Transcript from the "Keys" Lesson
[00:00:00]
>> Brian Holt: Okay, let's talk about key really quick. Key is here, it seems kind of strange. Let's just delete it here for a second. Is this actually, yeah. Good for you, react, for remembering to tell me that. But it's gonna yell at you here in the console as well.
[00:00:16]
It says that each thing should have a unique key prop. You've probably seen that several times throughout the course. What is this all about? Alright, imagine you have extremely complicated components, right? And they render a bunch of images and text and stuff like that. And then the user refilters, and it just swaps two components.
[00:00:36]
What was here is now down here, and what is here is now up here. React doesn't have a concept of, what was here and what was where, and so what it's gonna do is, it's gonna tear down everything and rebuild everything from the ground up again. Sometimes that's okay, sometimes it's not okay.
[00:00:55]
What key does when you're doing these kind of map sort of things like we're doing here and there's a lot of peer components next to each other that could be rearranged. We don't rearrange these, but in theory, we could.
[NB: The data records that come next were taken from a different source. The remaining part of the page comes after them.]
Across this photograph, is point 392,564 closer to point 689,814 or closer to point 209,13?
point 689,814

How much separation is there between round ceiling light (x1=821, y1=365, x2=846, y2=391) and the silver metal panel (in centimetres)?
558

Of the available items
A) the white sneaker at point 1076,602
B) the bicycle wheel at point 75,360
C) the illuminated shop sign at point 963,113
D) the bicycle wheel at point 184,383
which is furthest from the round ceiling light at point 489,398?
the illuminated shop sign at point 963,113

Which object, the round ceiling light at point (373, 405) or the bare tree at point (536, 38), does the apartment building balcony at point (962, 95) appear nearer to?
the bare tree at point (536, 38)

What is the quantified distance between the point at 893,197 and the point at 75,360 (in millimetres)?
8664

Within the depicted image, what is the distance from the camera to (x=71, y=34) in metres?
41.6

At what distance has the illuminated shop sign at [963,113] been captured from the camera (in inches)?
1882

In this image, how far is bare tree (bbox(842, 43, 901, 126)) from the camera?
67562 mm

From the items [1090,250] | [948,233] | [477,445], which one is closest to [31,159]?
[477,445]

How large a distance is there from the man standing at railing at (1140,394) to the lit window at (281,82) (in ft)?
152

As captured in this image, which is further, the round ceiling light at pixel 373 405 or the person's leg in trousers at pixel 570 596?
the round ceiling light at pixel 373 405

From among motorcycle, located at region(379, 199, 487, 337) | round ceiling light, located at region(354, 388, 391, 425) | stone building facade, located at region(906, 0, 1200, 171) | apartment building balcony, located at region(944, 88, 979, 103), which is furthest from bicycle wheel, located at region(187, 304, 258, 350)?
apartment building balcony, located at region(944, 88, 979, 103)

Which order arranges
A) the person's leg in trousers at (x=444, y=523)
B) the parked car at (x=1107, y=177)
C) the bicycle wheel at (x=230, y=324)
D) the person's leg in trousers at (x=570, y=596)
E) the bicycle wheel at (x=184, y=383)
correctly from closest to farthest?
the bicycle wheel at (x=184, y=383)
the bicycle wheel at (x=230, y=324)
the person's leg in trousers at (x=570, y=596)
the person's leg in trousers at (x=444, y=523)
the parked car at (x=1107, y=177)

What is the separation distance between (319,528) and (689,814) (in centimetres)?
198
>> Brian Holt: What key does is saying, here is a unique thing that's tied to this object.
[00:01:16]
So, what's unique to a pizza, its ID, right? And so that way, if we swap two things, it's you had this here, and now you have it here, cuz I have this, like identifier that I can look at to see this, move from here to here. I'm just gonna swap the components, as opposed to tearing everything down and rebuilding it, right?
[00:01:34]
Does that make sense? So that's why it just yells at you constantly. Please put a key on here. It is just a habit you want to get into. I would say here is a very common misstep here. What happens if I grab the index?
>> Brian Holt: Why is this not okay?
[00:01:57]
>> Speaker 2: It's not stable.
>> Brian Holt: It's not height of the object, which I think is what you're getting at, right? So if I move pepperoni from index zero to index five, pepperoni and zero weren't associated. So it's gonna think that it's okay, five stayed in the same place. So I'm not gonna change anything and it actually did change, right?
[00:02:19]
So that's why you can't do it that way, because the index and the object are not tied to each other there's no relation between those two things. That being said, there's sometimes there's just not a key to associate with something like sometimes it just doesn't matter if it gets reorganized.
[00:02:38]
So you'll find me doing this sometimes where I just Want the linter to shut up and get out of my way, right? You can do this this way and put the index there.